Тем временем осень пришла. И Полина вдруг так округлилась, что люди заметили. И Костя Дашевский заметил и ахнул. Вот тут-то он вдруг поступил очень круто. (Терпеть не могу это новое слово, но нужно хоть раз его вставить в роман. И так говорят: Муравьёва забыла родной свой язык, раз живет в отдаленье!) Он вдруг поступил очень круто: он взял Полину за локоть и вывел ее с зеленым пластмассовым вместе подносом из шумной столовой.
– Полина! – сказал ей биолог Дашевский. – Скажи: ты беременна?
– Да, – сказала Полина.
– Тогда я обязан… – сказал благородно ей Костя Дашевский, но фразы своей не закончил, поскольку она перебила его на полслове.
– Но, Костя, при чем же здесь ты?
– Как при чем? – Дашевский залился малиновой краской.
– Послушай! Но ты не сердись, потому что… короче: ребенок не твой.

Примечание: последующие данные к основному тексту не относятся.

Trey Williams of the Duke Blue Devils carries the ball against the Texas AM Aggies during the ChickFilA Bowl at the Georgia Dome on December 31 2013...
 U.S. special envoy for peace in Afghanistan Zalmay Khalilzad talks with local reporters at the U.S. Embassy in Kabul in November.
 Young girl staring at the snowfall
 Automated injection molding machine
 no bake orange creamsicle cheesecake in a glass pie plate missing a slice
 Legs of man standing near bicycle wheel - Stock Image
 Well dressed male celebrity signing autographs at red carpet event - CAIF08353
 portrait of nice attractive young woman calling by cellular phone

Ты прости.
– Как это: не мой?
– Так. Не твой. Я знала, что будет ребенок, когда мы… С тобой… Ну, у Киры на даче… Я все уже знала. Уже был почти целый месяц, вернее: уже было пять с половиной недель. Но я тебя правда люблю и любила. Поэтому я и подумала: можно с тобой провести хоть часок напоследок? И вот. Провела. Ты совсем ни при чем.
Она проглотила слюну очень звонко. Она была женщиной. Женщины лгут. Дашевский почувствовал вдруг облегчение. (А если бы это случилось в гареме – я все о своем! – так ведь драмы бы не было. И лгать не пришлось бы. Ну, как достучаться до глупых народов и их государств? Куда обратиться с таким предложением?)
– Ты замуж выходишь? – спросил он ревниво.
– Не знаю, не знаю, – сказала Полина. – Он очень хороший, заботливый парень. И любит меня.
– Ну, еще бы! Еще бы тебя не любить!
И Дашевский слегка даже скрипнул зубами от злости. Полина опять проглотила слюну.
– Зайдем на минутку! – сказала она.
Они очутились в подсобке, где тускло горела одна очень жалкая лампочка. И он ее обнял. И снова их губы, впиваясь друг в дружку, вдруг так раскалились, как будто бы их подожгли на костре.
Декабрь в том году оказался морозным. Сверкал и дымился. Полина, ступая совсем осторожно, боясь поскользнуться, пришла в поликлинику на консультацию. Ходить полагалось туда каждый месяц. Врачиха, усталая, с грубым лицом, помяла живот и пощупала ноги. Полина лежала, спокойно терпела.
– Как грудь? Не болит?
– Нет. Но тут твердое что-то…
Она показала, где: тут. Та помяла. Велела задрать кверху руки. Помяла подмышки и села за стол.
– Пройдешь маммограмму. Посмотрим, что там у тебя. И давно?
– Нет, не очень. Ну, месяц назад. Я не знаю…
– Посмотрим, – сказала врачиха и грустно вздохнула.
Еще через несколько дней сообщили Полине диагноз. Федюлин Давид и Татьяна Федюлина свозили ее в институт на Каширку, там был у Федюлиных блат: брат Федюлина.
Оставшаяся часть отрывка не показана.